§ TASKS TO COMPLETE
a) What is the Spanish translation of this sentence from the discriminant analysis passage: "Thus, the dependent variable in discriminant analysis is nonmetric or categorical."
b) Could you return, word for word, the part of the discriminant analysis passage starting with "The scatter plot" and going on through "relatively higher incomes."?

Discriminant analysis is a multivariate technique used for predicting group membership on the basis of two or more independent variables. There are many situations where the marketing researcher’s purpose is to classify objects or groups by a set of independent variables. Thus, the dependent variable in discriminant analysis is nonmetric or categorical. In marketing, consumers are often categorized on the basis of heavy versus light users of a product, or viewers versus nonviewers of a media vehicle such as a television commercial. Conversely, the independent variables in discriminant analysis are metric and often include characteristics such as demographics and psychographics. Additional insights into discriminant analysis can be found in the nearby A Closer Look at Research (Using Technology) box.
Let’s begin our discussion of discriminant analysis with an intuitive example. A fast-food restaurant, Back Yard Burgers (BYB), wants to see whether a lifestyle variable such as eating a nutritious meal (X1) and a demographic variable such as household income (X2) are useful in distinguishing households visiting their restaurant from those visiting other fast-food restaurants. Marketing researchers have gathered data on X1 and X2 for a random sample of households that eat at fast-food restaurants, including Back Yard Burgers. Discriminant analysis procedures would plot these data on a two-dimensional graph, as shown in Exhibit 17.18.
The scatter plot in Exhibit 17.18 yields two groups, one containing primarily Back Yard Burgers’ customers and the other containing primarily households that patronize other fast- food restaurants. From this example, it appears that X1 –Lifestyle and X2 –Income are critical discriminators of fast-food restaurant patronage. Although the two areas overlap, the extent of the overlap does not seem to be substantial. This minimal overlap between groups, as in Exhibit 17.18, is an important requirement for a successful discriminant analysis. What the plot tells us is that Back Yard Burgers customers are more nutrition conscious and have relatively higher incomes.
Let us now turn to the fundamental statistics of discriminant analysis. Remember, the prediction of a categorical variable is the purpose of discriminant analysis. From a statistical perspective, this involves studying the direction of group differences based on finding a linear combination of independent variables—the discriminant function—that shows large differences in group means. Thus, discriminant analysis is a statistical tool for determining linear combinations of those independent variables, and using this to predict group membership.

§ RECORDS SHOWN
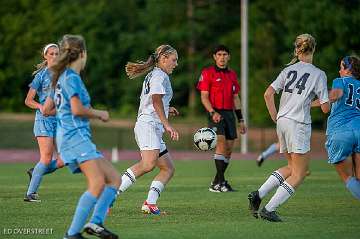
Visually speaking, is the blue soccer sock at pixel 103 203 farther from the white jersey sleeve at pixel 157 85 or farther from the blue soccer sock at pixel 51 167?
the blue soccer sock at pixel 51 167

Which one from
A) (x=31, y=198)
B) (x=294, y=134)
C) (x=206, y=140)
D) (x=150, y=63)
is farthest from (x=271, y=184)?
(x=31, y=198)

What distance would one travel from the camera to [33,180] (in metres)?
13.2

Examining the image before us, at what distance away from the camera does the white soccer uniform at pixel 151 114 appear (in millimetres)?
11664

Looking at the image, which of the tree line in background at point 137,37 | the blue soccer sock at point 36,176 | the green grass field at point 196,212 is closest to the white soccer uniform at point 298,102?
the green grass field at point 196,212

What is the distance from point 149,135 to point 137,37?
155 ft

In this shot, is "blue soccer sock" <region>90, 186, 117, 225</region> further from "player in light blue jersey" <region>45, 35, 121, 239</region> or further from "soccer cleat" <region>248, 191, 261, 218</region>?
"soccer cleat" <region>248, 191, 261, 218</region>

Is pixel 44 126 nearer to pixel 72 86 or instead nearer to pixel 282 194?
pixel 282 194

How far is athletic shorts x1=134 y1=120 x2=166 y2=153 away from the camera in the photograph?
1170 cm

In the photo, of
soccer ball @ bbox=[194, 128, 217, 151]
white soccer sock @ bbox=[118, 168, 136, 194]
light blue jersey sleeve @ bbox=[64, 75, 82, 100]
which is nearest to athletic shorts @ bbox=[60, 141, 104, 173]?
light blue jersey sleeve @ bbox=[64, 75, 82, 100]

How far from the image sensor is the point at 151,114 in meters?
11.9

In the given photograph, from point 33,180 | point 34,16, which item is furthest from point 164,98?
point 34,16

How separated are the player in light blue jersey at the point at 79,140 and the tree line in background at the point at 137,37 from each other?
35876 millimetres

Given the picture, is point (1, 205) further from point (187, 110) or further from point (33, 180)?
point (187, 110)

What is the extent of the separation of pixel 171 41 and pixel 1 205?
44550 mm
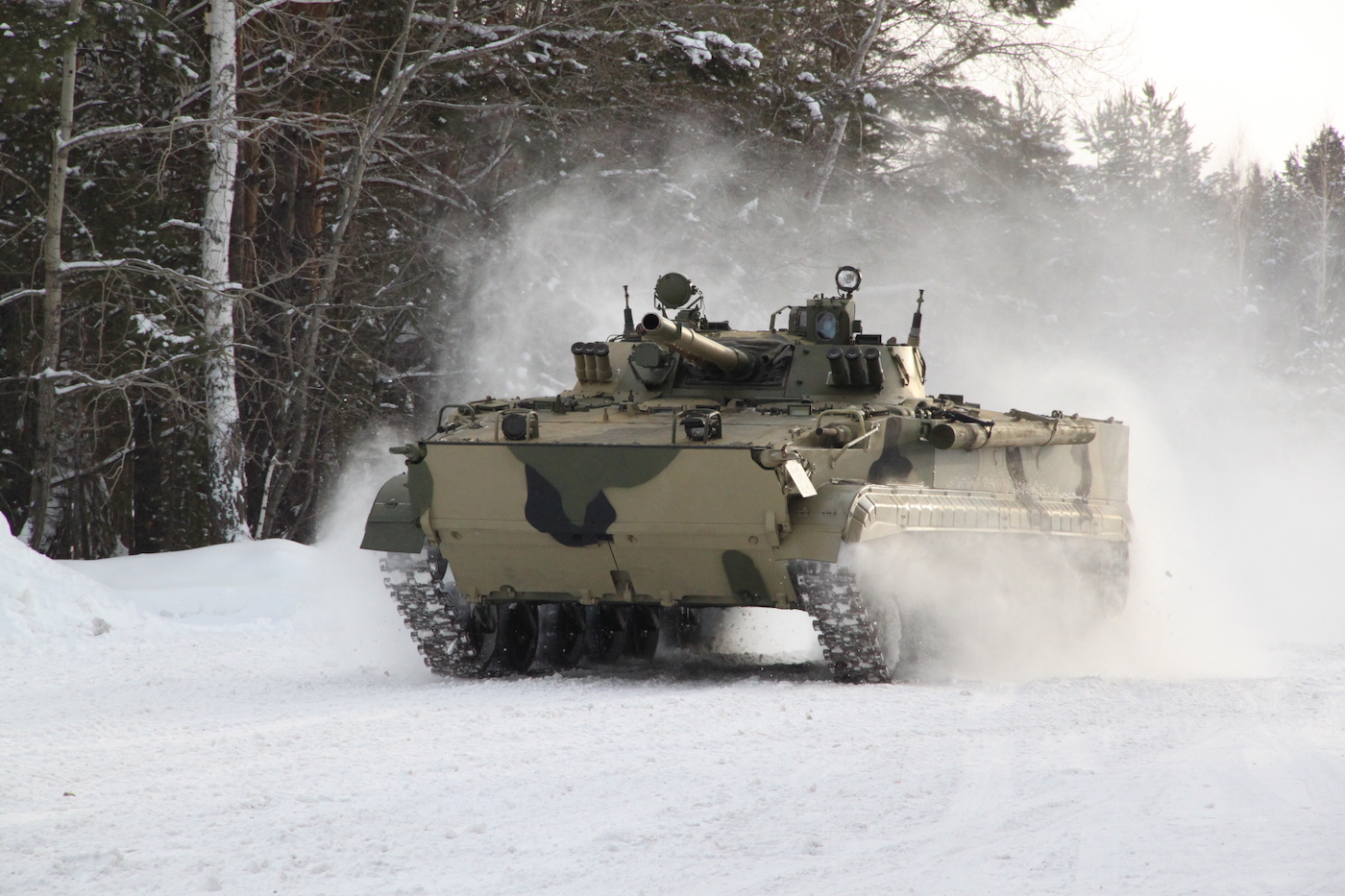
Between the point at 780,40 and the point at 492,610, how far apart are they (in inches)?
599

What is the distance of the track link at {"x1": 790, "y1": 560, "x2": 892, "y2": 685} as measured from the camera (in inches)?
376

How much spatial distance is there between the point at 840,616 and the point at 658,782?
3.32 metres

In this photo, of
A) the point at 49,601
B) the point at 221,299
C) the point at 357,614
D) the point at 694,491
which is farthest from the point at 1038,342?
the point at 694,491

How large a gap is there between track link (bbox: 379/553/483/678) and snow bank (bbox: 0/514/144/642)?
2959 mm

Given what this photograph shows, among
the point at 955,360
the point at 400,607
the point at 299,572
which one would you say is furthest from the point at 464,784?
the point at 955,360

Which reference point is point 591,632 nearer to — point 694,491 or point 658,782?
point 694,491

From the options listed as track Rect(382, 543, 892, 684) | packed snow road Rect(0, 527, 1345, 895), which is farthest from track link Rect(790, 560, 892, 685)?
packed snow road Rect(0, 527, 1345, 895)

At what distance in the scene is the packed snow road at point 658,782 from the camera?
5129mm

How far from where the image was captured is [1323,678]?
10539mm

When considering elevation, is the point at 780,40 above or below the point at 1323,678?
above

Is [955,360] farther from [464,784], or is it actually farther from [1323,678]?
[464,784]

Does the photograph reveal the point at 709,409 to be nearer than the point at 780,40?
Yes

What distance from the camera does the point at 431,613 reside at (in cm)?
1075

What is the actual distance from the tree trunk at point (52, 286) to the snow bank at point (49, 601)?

§ TASK-BY-TASK ANSWERS
a) Por lo tanto, la variable dependiente en el análisis discriminante es no métrica o categórica.

b)
The scatter plot in Exhibit 17.18 yields two groups, one containing primarily Back Yard Burgers’ customers and the other containing primarily households that patronize other fast- food restaurants. From this example, it appears that X1 –Lifestyle and X2 –Income are critical discriminators of fast-food restaurant patronage. Although the two areas overlap, the extent of the overlap does not seem to be substantial. This minimal overlap between groups, as in Exhibit 17.18, is an important requirement for a successful discriminant analysis. What the plot tells us is that Back Yard Burgers customers are more nutrition conscious and have relatively higher incomes.